══ TEXT SECTION ══

It is with a macabre surrealism that Kurdish artist Jwamer Dishad depicts his women. Contemplating the feminine subjects of his artwork, the viewer is inevitably led to recall the twofold struggle for independence that Kurdish women face – freedom from both foreign occupation and from a perniciously patriarchal society.

In times of war, the distinction between genders undergoes paradoxical shifts. The gap closes as women are thrust into conflict alongside men and demonstrate their formidable, and equal, capacity to defend and to fight. This gap also, however, tragically widens as the horrors of war expose the vulnerability of women to the sexual violence that inevitably accompanies it. In this way, Dishad’s art has a universal element to it, one that transcends nations.

Although the theme of war cannot be entirely extricated from Kurdish contemporary art, Dishad’s works are not confined to it. His female portraits also reflect a fight that unites women across borders and regardless of geopolitical states of affairs – the fight against male dominance. 

The pain of objectification and sexism is pervasive in Dishad’s portraits. His women are dehumanised, dissociated, disjointed creatures whose eyes, either absent or distant, almost never hold the viewer’s gaze, but whose breasts often do. The sexual is the defining feature upon which identification of these women as, in fact, women hinges. We see them through a very specific lens – the male gaze.

═══
══ STORED DATA ══

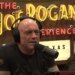Joe Rogan wearing headphones and speaking into a microphone.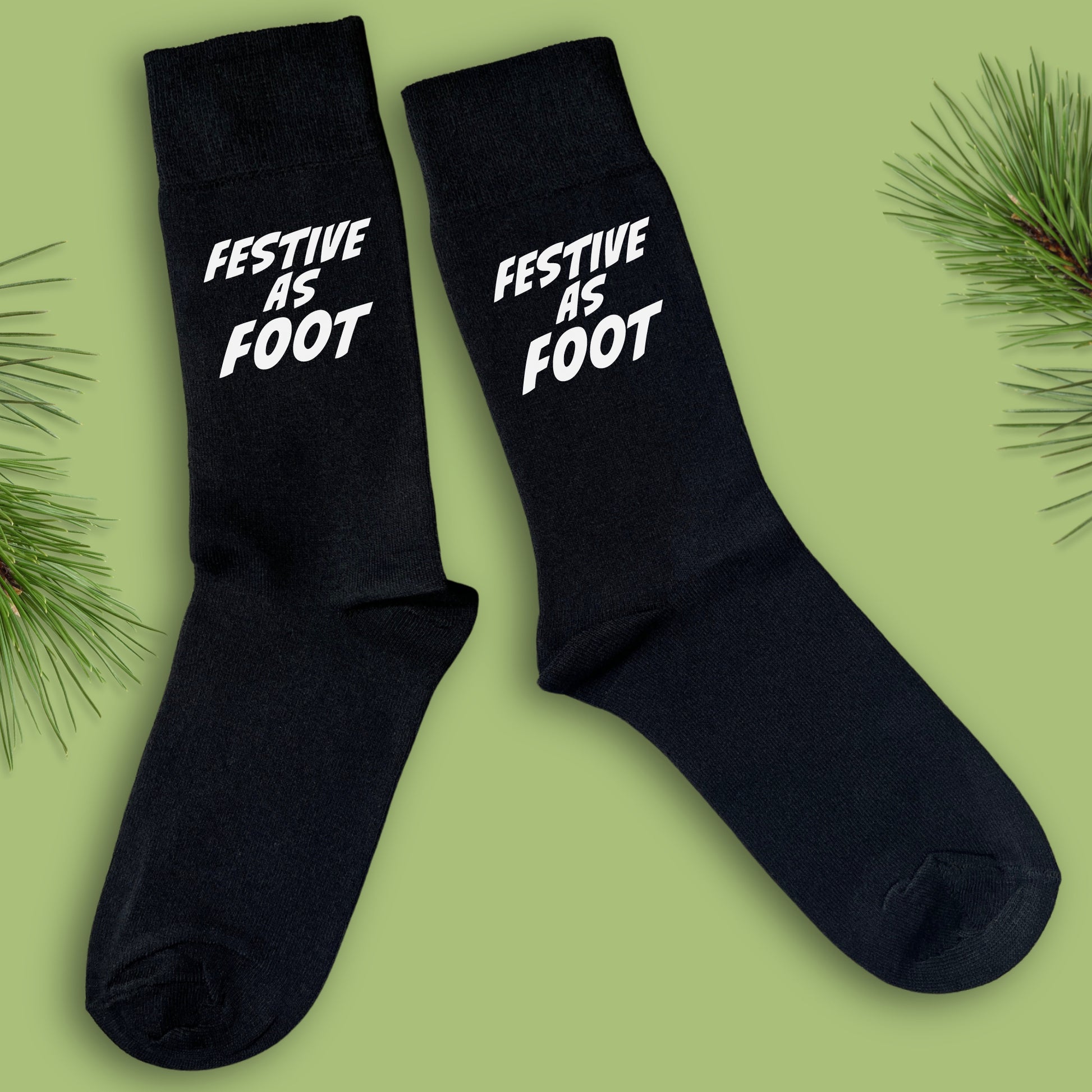 Black socks with Festive As Foot text in white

═══

■ EXERCISE BRIEF
Return the full text on Jwamer Dishad's portraits of women without any changes.

■ RESULT FOR THIS EXERCISE
It is with a macabre surrealism that Kurdish artist Jwamer Dishad depicts his women. Contemplating the feminine subjects of his artwork, the viewer is inevitably led to recall the twofold struggle for independence that Kurdish women face – freedom from both foreign occupation and from a perniciously patriarchal society.

In times of war, the distinction between genders undergoes paradoxical shifts. The gap closes as women are thrust into conflict alongside men and demonstrate their formidable, and equal, capacity to defend and to fight. This gap also, however, tragically widens as the horrors of war expose the vulnerability of women to the sexual violence that inevitably accompanies it. In this way, Dishad’s art has a universal element to it, one that transcends nations.

Although the theme of war cannot be entirely extricated from Kurdish contemporary art, Dishad’s works are not confined to it. His female portraits also reflect a fight that unites women across borders and regardless of geopolitical states of affairs – the fight against male dominance. 

The pain of objectification and sexism is pervasive in Dishad’s portraits. His women are dehumanised, dissociated, disjointed creatures whose eyes, either absent or distant, almost never hold the viewer’s gaze, but whose breasts often do. The sexual is the defining feature upon which identification of these women as, in fact, women hinges. We see them through a very specific lens – the male gaze.